Kutipan Sumber:
——————

Baju Hari Raya
Oleh Silvia Reynatha
Aku masih menduduki bangku kelas 6 SD sekitar tahun 2014. Waktu itu, sehari sebelum masuk Idul fitri, seperti biasa, semua umat Islam pastinya sudah membeli pakaian baru untuk dikenakan besok ketika salat Id di masjid, tetapi tidak denganku.Tahun itu adalah tahun yang paling melarat bagiku dan keluarga.
Anak seusiaku riang gembira mendapat pakaian baru dengan gaya pernak-pernik mencolok serta sepatu atau sandal yang mengkilat. Aku hanya bisa sabar menahan sesak di dada. Bibir ini hanya bisa tersenyum sabar menerima semua kenyataan yang pernah kualami.

——————

Kumpulan Data
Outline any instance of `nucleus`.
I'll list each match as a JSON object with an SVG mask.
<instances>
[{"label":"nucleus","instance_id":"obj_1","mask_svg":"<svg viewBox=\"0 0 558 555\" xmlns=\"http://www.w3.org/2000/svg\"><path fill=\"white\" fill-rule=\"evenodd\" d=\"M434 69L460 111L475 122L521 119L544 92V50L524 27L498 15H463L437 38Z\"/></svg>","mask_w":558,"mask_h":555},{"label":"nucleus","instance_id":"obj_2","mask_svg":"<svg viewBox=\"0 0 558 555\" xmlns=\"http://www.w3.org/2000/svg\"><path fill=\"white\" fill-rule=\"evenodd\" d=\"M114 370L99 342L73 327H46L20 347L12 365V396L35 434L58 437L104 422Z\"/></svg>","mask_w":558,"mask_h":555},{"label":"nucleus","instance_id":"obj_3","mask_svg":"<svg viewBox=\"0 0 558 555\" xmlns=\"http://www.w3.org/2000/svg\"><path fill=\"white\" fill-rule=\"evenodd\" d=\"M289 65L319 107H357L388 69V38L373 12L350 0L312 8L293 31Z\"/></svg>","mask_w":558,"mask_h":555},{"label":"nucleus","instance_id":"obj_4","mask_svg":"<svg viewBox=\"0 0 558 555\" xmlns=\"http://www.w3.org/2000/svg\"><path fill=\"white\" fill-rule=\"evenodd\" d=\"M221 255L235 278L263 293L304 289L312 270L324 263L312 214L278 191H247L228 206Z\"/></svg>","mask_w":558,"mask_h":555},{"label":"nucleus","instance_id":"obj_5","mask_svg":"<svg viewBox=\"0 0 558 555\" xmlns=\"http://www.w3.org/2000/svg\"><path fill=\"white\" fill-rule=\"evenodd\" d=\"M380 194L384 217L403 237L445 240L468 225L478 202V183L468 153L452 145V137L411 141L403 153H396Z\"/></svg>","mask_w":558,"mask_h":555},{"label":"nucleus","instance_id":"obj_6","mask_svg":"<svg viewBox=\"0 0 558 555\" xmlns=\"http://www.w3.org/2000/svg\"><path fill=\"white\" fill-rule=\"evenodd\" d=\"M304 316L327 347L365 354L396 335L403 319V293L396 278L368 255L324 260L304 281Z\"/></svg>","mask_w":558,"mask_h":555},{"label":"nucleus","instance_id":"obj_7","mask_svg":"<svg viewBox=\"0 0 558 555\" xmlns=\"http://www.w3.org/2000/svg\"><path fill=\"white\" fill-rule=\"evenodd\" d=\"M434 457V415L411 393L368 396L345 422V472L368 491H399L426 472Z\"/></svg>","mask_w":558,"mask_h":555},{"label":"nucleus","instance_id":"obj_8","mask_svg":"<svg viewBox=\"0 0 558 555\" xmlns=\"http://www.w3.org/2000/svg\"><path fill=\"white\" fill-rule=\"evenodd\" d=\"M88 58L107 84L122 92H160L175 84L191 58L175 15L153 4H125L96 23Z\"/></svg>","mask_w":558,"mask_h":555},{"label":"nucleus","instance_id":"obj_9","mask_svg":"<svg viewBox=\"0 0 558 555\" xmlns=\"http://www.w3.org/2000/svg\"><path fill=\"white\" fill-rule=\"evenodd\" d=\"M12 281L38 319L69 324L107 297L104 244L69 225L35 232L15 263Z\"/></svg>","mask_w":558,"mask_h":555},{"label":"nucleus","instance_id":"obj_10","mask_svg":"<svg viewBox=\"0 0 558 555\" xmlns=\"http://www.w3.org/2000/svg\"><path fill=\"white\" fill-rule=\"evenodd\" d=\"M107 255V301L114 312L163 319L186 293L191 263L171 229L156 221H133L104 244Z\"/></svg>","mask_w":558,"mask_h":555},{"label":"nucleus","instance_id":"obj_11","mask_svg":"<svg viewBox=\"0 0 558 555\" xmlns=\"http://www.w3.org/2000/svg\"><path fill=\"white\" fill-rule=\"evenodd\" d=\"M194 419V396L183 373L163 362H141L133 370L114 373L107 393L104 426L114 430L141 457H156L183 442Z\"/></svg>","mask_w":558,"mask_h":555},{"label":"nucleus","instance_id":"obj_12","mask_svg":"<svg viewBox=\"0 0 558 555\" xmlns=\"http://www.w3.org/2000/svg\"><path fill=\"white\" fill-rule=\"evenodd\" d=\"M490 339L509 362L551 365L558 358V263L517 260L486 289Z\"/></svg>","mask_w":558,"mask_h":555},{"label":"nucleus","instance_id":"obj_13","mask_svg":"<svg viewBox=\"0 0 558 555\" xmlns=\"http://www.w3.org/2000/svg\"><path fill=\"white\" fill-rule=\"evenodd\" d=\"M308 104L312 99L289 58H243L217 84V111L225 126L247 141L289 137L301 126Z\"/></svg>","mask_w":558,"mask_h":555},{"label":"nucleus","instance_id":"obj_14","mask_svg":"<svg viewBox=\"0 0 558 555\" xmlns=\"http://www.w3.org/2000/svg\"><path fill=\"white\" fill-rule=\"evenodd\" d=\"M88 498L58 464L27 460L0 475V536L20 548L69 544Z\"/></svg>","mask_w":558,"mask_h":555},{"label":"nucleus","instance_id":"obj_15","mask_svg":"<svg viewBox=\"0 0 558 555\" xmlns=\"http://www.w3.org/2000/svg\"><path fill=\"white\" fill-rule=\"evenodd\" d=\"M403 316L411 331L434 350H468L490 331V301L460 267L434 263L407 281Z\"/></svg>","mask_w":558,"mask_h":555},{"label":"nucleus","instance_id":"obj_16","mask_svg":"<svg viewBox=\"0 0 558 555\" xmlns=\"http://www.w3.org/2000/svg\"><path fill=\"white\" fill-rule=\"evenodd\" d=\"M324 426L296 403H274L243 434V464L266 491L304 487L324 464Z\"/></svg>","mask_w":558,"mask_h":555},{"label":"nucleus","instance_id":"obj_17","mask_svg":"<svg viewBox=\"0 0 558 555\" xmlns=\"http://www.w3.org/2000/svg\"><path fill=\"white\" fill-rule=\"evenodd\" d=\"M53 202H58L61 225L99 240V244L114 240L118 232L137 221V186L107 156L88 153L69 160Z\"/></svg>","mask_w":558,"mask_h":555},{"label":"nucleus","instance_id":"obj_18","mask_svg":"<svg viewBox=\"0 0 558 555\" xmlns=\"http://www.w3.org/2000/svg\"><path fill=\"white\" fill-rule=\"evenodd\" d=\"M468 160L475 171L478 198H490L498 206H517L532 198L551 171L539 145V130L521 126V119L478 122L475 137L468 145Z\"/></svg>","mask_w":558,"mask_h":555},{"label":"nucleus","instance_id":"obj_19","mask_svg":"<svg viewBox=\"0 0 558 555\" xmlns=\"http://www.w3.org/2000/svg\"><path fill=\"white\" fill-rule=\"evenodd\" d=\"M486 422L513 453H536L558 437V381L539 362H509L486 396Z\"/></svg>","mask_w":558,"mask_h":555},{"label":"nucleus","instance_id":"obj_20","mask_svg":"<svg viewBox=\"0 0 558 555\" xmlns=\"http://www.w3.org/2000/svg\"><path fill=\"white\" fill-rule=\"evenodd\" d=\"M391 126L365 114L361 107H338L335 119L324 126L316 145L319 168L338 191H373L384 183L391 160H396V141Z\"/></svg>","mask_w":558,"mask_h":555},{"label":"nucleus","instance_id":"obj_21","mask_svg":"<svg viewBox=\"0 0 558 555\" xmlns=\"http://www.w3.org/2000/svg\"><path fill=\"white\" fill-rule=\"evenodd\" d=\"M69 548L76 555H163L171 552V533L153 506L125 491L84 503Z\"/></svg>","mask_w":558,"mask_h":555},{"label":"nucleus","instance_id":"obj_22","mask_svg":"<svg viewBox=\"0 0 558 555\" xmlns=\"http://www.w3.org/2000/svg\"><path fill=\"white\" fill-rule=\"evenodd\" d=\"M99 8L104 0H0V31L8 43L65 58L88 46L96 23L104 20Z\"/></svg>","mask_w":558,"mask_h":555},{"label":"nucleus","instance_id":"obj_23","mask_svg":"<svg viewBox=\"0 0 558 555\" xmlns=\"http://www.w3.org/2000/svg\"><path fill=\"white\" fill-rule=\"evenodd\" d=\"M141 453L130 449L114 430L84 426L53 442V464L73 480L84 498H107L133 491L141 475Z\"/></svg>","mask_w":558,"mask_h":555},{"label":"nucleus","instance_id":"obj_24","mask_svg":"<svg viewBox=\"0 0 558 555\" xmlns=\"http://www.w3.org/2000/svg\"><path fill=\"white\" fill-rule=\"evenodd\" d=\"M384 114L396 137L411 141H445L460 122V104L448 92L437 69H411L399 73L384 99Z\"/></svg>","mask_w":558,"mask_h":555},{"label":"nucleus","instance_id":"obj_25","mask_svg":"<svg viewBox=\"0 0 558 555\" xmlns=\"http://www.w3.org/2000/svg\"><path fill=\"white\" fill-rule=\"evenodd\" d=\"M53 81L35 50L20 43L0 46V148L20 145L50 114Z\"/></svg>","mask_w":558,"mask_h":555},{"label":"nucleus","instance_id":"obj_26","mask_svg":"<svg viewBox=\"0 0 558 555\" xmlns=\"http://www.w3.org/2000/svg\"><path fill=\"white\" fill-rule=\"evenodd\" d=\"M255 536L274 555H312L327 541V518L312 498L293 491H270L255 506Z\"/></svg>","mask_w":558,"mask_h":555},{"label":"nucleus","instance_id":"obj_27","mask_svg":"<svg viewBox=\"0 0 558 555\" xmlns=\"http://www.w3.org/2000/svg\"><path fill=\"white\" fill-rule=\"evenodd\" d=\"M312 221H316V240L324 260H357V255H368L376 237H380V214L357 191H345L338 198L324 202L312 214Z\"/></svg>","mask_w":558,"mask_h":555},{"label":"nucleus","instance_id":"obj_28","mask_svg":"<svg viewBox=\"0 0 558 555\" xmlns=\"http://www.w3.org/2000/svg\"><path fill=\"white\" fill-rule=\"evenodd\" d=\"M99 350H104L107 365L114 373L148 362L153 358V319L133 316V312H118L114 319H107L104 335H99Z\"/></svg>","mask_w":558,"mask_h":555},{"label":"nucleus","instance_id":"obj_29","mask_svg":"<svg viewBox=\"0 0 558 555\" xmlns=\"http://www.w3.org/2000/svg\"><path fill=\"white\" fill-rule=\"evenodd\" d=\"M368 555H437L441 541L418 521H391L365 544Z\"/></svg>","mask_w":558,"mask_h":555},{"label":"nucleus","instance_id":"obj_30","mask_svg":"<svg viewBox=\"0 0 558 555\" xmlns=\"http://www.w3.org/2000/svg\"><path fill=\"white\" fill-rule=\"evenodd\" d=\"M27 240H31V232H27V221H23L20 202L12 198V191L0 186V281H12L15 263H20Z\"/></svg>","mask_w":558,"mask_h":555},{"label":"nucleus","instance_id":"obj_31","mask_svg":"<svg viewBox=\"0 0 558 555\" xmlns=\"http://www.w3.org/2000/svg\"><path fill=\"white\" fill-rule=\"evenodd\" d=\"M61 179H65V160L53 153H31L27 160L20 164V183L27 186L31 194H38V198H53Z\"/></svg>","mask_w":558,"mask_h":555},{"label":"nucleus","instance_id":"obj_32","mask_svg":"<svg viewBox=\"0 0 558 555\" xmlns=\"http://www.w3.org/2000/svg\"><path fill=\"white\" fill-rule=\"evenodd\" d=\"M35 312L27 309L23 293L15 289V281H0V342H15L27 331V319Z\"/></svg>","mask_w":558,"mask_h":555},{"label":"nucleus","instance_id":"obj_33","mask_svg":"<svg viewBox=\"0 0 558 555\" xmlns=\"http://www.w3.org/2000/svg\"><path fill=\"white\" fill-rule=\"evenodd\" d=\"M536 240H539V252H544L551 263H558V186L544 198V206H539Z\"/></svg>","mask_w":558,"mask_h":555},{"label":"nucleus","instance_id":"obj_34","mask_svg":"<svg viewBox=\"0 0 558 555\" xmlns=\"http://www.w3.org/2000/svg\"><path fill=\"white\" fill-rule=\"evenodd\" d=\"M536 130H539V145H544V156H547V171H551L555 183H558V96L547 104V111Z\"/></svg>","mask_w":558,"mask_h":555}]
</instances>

——————

Butir Tugas A:
Menurut kutipan sumber, di kelas berapa pencerita duduk sekitar tahun 2014?
Butir Tugas B:
Ketik ulang bagian kutipan sumber yang diawali kata-kata "Baju Hari Raya" dan diakhiri "bagiku dan keluarga.", tanpa mengubah satu huruf pun.
Daftar ini tidak berkaitan dengan kutipan sumber.

Hasil A:
Kelas 6 SD.

Hasil B:
Baju Hari Raya
Oleh Silvia Reynatha
Aku masih menduduki bangku kelas 6 SD sekitar tahun 2014. Waktu itu, sehari sebelum masuk Idul fitri, seperti biasa, semua umat Islam pastinya sudah membeli pakaian baru untuk dikenakan besok ketika salat Id di masjid, tetapi tidak denganku.Tahun itu adalah tahun yang paling melarat bagiku dan keluarga.